NVIDIA RTX 5090: Absolute Power at an Absolute Price

NVIDIA RTX 5090: Absolute Power at an Absolute Price

Architecture Overview

The RTX 5090 is built on NVIDIA's new Blackwell architecture, manufactured on TSMC's N4P node. With 170 Shader Multiprocessors housing 21,760 CUDA cores, this GPU has more raw compute power than the previous-generation flagship RTX 4090 by over 60%.

Memory & Bandwidth

32GB of GDDR7 memory connected via a 512-bit memory bus delivers 1.79 TB/s of memory bandwidth — a staggering figure that eliminates VRAM bottlenecks in virtually any workload, including local LLM inference with surprisingly large models.

Gaming Performance

In 4K gaming, the RTX 5090 is in a category by itself. Average framerates in demanding titles like Cyberpunk 2077 with path tracing enabled hit 120fps at native 4K — something that previously required DLSS to achieve. With DLSS 4's Multi Frame Generation, we saw 280fps in the same scenario.

DLSS 4 & AI Features

DLSS 4 introduces Multi Frame Generation, which can generate up to 3 additional frames for each rendered frame. The quality is remarkably good — artifacts that plagued earlier DLSS implementations are largely absent. This technology alone justifies the upgrade from RTX 4090 for high-refresh-rate monitors.

AI & Creator Workloads

For AI-assisted tasks in Premiere Pro, DaVinci Resolve, and Stable Diffusion, the RTX 5090 performs 50-80% faster than the 4090 depending on the workload.
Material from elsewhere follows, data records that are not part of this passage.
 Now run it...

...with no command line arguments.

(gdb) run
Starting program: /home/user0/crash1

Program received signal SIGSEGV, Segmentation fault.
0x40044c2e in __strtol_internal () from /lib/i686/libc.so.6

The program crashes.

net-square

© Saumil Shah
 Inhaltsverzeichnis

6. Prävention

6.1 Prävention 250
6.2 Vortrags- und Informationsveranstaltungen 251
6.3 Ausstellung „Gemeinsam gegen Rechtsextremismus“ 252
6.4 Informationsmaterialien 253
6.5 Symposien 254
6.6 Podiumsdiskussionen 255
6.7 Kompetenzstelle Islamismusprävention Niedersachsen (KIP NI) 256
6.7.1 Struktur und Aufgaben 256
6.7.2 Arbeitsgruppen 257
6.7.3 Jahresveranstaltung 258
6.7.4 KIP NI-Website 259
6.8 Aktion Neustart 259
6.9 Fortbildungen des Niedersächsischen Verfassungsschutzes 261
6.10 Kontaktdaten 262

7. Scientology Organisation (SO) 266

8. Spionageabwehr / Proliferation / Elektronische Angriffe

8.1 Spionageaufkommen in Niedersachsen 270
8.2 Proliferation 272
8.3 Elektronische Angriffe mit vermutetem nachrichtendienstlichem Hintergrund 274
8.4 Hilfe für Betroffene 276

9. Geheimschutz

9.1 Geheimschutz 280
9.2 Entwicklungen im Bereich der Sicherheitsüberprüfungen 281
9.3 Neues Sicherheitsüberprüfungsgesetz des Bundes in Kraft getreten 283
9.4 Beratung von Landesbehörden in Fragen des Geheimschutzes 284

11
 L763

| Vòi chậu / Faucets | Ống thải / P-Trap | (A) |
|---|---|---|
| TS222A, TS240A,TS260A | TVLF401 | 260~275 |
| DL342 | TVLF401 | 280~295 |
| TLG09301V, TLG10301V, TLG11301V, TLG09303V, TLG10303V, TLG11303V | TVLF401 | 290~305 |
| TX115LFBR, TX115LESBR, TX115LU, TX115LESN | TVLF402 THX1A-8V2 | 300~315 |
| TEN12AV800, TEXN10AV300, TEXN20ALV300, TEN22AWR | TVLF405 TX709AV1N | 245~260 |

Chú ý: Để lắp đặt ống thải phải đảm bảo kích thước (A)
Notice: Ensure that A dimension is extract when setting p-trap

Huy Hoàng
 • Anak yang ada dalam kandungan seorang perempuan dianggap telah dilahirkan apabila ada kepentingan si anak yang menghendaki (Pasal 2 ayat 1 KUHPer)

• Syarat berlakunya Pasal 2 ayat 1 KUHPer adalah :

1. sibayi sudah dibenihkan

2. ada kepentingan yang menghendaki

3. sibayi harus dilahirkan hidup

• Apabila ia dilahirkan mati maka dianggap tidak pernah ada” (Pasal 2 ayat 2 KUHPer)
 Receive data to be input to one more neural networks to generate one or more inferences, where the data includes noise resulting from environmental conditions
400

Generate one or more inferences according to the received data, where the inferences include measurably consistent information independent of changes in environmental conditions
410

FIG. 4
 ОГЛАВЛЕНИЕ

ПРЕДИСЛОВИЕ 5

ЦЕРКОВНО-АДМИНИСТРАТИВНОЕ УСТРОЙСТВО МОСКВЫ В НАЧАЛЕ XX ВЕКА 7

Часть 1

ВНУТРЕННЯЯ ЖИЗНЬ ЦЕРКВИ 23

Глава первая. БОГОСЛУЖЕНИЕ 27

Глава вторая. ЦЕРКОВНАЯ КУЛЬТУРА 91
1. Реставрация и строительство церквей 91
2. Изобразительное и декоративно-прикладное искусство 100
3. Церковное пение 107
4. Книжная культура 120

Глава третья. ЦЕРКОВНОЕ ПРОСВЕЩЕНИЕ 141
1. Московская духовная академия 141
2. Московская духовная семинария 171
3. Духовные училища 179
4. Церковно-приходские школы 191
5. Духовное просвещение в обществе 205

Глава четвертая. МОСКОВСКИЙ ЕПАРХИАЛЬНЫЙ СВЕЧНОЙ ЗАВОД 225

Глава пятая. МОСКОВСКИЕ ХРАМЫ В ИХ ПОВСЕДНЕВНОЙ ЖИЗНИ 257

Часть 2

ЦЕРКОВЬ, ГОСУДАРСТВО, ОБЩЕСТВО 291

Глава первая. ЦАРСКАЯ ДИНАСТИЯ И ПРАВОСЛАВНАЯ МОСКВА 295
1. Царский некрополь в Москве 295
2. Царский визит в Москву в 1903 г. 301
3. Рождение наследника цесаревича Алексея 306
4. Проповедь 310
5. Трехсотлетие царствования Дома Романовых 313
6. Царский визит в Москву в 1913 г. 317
Running local AI models at 70B parameter scale becomes practically feasible.

Verdict

The RTX 5090 is the best GPU money can buy, but "money can buy" is doing a lot of work in that sentence. At $2,000, it demands a use case that requires the absolute peak of GPU performance. For enthusiasts who need that peak, it's transformative. Everyone else should look at the RTX 5080.